### WORK INSTRUCTIONS
Echo the records verbatim, beginning at the first line of the records and stopping after the line that contains "How many slices does the pie chart have? 8".

### PROVIDED ENTRIES
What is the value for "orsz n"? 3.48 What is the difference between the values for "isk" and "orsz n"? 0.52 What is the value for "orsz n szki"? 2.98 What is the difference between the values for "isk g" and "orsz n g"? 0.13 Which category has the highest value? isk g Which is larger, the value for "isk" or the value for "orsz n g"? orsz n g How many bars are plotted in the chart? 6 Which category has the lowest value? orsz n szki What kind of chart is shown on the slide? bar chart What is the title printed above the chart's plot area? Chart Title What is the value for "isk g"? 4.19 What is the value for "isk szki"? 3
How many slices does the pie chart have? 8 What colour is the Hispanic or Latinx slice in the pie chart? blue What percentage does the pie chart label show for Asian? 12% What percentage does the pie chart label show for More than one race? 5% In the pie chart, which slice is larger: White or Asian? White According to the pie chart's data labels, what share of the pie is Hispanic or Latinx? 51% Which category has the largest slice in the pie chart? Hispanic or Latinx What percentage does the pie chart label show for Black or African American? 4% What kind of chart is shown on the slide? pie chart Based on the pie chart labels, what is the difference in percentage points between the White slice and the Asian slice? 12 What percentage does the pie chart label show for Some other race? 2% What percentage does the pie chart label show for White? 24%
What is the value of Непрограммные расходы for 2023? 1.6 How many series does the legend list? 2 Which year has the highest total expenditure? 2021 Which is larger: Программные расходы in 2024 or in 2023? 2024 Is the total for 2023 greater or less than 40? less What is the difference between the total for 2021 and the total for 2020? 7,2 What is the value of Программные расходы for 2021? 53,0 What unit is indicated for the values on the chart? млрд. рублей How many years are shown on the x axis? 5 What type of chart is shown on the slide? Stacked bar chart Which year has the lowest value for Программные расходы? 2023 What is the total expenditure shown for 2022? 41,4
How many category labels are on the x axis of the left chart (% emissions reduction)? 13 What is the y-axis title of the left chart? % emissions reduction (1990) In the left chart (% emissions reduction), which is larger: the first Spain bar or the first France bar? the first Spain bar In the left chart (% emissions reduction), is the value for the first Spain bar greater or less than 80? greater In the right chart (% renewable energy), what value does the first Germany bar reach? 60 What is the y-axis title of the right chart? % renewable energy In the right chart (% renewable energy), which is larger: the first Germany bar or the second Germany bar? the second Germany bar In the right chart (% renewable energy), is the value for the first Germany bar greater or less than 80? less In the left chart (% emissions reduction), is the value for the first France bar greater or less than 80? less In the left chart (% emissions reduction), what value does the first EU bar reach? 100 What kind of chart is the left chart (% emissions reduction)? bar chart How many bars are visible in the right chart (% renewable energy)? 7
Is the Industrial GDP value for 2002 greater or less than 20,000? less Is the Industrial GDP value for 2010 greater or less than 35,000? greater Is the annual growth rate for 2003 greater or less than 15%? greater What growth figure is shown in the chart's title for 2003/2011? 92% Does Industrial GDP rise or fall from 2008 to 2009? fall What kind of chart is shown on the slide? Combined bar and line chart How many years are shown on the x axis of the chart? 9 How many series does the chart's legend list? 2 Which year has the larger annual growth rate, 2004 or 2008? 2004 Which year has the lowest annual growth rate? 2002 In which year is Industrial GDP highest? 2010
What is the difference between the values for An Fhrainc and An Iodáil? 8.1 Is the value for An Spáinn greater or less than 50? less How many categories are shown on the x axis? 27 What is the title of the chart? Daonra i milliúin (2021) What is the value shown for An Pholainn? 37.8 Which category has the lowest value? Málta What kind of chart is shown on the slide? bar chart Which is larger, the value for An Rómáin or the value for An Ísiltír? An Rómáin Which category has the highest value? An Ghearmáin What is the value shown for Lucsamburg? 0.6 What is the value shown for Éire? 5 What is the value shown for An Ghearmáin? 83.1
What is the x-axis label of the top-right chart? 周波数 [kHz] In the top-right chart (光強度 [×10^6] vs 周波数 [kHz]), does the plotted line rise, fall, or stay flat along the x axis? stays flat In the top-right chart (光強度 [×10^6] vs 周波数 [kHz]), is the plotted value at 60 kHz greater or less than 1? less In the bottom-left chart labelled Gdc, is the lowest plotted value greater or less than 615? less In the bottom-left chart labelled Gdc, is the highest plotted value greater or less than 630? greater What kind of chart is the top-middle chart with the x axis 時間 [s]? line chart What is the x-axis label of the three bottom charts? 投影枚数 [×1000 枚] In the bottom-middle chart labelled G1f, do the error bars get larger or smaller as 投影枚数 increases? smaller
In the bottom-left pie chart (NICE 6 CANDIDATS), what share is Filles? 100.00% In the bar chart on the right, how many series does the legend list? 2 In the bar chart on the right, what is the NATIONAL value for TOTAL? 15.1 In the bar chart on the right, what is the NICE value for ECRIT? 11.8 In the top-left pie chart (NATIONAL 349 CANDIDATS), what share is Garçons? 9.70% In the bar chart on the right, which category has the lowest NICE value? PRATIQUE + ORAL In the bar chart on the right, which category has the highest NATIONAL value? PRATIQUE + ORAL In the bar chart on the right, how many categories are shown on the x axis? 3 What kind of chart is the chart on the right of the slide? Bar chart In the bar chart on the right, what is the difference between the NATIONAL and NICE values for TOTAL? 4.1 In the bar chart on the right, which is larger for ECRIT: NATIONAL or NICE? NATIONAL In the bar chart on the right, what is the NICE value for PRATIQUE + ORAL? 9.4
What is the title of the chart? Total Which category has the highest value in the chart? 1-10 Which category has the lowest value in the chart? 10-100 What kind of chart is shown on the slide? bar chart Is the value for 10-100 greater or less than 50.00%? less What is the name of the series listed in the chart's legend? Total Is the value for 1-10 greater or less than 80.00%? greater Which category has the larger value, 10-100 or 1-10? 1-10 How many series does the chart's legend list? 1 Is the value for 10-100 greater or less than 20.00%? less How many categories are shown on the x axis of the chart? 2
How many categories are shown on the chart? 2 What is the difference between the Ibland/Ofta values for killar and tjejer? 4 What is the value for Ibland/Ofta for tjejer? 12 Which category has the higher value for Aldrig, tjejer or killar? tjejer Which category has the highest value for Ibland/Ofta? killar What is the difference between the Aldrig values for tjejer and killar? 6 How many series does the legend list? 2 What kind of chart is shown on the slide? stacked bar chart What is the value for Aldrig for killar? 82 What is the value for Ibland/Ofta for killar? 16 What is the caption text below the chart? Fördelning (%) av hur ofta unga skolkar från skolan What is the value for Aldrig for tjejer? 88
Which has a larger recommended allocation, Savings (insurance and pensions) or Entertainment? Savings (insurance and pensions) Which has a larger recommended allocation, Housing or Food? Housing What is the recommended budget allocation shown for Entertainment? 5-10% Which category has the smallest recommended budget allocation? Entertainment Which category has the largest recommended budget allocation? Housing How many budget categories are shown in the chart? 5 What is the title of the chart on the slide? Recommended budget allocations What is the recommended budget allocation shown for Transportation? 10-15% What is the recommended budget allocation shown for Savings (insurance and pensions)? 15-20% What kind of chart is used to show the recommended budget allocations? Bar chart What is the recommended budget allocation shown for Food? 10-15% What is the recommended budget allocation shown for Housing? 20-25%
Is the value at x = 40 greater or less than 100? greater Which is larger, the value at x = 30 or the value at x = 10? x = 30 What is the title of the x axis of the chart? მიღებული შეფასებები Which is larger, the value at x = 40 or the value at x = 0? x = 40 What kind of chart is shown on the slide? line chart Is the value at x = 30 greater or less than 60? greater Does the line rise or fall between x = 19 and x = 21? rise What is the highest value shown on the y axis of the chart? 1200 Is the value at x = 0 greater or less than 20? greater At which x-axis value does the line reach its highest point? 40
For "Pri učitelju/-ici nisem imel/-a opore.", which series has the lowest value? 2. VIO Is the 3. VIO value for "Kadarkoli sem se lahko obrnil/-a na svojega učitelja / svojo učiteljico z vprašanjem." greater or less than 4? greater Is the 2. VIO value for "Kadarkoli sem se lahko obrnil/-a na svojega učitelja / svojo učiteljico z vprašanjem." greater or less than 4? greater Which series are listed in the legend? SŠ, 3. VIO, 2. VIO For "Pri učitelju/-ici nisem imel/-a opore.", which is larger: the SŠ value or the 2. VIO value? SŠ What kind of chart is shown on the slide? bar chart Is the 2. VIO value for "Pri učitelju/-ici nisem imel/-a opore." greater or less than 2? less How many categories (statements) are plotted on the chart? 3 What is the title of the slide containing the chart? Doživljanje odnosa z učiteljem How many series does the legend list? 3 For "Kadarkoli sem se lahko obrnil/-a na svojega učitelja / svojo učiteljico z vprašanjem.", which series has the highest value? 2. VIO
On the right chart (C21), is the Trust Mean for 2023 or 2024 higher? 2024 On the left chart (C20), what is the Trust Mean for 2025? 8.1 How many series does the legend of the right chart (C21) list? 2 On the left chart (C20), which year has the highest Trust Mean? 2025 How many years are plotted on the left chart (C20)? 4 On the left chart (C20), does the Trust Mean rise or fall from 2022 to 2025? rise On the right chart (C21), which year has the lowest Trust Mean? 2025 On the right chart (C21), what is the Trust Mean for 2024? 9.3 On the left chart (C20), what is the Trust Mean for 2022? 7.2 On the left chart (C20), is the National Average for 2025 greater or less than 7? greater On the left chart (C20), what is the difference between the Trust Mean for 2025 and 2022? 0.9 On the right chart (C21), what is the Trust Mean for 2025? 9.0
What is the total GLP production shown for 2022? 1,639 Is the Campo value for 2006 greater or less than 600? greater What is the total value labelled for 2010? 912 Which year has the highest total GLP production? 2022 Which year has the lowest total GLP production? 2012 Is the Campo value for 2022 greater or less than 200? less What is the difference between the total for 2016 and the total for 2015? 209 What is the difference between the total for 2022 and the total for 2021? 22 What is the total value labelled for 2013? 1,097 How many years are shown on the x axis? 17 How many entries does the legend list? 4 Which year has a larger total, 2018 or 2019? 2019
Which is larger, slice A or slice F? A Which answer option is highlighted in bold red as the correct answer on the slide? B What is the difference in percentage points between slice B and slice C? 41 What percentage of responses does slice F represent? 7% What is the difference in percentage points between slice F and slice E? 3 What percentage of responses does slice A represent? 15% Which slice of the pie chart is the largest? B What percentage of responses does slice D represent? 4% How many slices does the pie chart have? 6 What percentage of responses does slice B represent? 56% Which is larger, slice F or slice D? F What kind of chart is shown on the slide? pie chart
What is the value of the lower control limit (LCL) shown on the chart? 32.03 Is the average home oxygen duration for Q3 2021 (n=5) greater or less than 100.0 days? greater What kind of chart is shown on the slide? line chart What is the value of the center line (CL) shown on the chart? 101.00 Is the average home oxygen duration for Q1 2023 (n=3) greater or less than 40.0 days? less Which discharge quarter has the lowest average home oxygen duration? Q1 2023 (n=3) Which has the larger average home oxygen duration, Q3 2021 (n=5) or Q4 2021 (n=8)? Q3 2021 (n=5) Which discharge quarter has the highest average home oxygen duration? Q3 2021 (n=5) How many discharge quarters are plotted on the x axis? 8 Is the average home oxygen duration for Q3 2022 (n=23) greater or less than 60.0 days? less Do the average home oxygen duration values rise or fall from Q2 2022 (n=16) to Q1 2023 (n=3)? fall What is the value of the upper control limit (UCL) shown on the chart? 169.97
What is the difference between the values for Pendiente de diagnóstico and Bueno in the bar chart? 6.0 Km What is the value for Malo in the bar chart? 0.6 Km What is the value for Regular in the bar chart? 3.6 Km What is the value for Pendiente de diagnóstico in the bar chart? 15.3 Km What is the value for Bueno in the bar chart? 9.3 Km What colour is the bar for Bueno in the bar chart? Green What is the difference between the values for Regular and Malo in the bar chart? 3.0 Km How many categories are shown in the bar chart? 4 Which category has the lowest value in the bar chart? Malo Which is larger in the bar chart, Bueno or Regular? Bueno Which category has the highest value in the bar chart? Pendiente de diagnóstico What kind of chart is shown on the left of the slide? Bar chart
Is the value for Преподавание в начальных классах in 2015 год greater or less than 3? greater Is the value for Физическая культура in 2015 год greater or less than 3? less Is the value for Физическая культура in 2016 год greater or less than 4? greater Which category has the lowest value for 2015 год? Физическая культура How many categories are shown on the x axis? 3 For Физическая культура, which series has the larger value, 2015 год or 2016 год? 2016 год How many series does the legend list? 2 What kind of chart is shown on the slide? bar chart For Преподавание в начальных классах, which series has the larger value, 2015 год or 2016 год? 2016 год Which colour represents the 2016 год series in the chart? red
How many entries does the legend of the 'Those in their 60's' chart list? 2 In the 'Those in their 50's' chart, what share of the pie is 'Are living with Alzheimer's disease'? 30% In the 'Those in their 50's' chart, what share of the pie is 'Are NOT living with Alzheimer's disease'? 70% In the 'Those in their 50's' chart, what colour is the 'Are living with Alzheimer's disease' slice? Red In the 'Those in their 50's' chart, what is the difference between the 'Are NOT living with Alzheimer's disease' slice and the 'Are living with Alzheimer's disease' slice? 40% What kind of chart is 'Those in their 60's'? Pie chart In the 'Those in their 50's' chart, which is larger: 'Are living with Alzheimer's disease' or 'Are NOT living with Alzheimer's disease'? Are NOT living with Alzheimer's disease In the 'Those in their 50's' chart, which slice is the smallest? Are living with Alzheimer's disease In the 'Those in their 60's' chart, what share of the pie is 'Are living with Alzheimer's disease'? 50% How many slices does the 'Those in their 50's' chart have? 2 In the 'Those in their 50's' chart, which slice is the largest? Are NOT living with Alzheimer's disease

### ANSWER TO THE EXERCISE
What is the value for "orsz n"? 3.48 What is the difference between the values for "isk" and "orsz n"? 0.52 What is the value for "orsz n szki"? 2.98 What is the difference between the values for "isk g" and "orsz n g"? 0.13 Which category has the highest value? isk g Which is larger, the value for "isk" or the value for "orsz n g"? orsz n g How many bars are plotted in the chart? 6 Which category has the lowest value? orsz n szki What kind of chart is shown on the slide? bar chart What is the title printed above the chart's plot area? Chart Title What is the value for "isk g"? 4.19 What is the value for "isk szki"? 3
How many slices does the pie chart have? 8 What colour is the Hispanic or Latinx slice in the pie chart? blue What percentage does the pie chart label show for Asian? 12% What percentage does the pie chart label show for More than one race? 5% In the pie chart, which slice is larger: White or Asian? White According to the pie chart's data labels, what share of the pie is Hispanic or Latinx? 51% Which category has the largest slice in the pie chart? Hispanic or Latinx What percentage does the pie chart label show for Black or African American? 4% What kind of chart is shown on the slide? pie chart Based on the pie chart labels, what is the difference in percentage points between the White slice and the Asian slice? 12 What percentage does the pie chart label show for Some other race? 2% What percentage does the pie chart label show for White? 24%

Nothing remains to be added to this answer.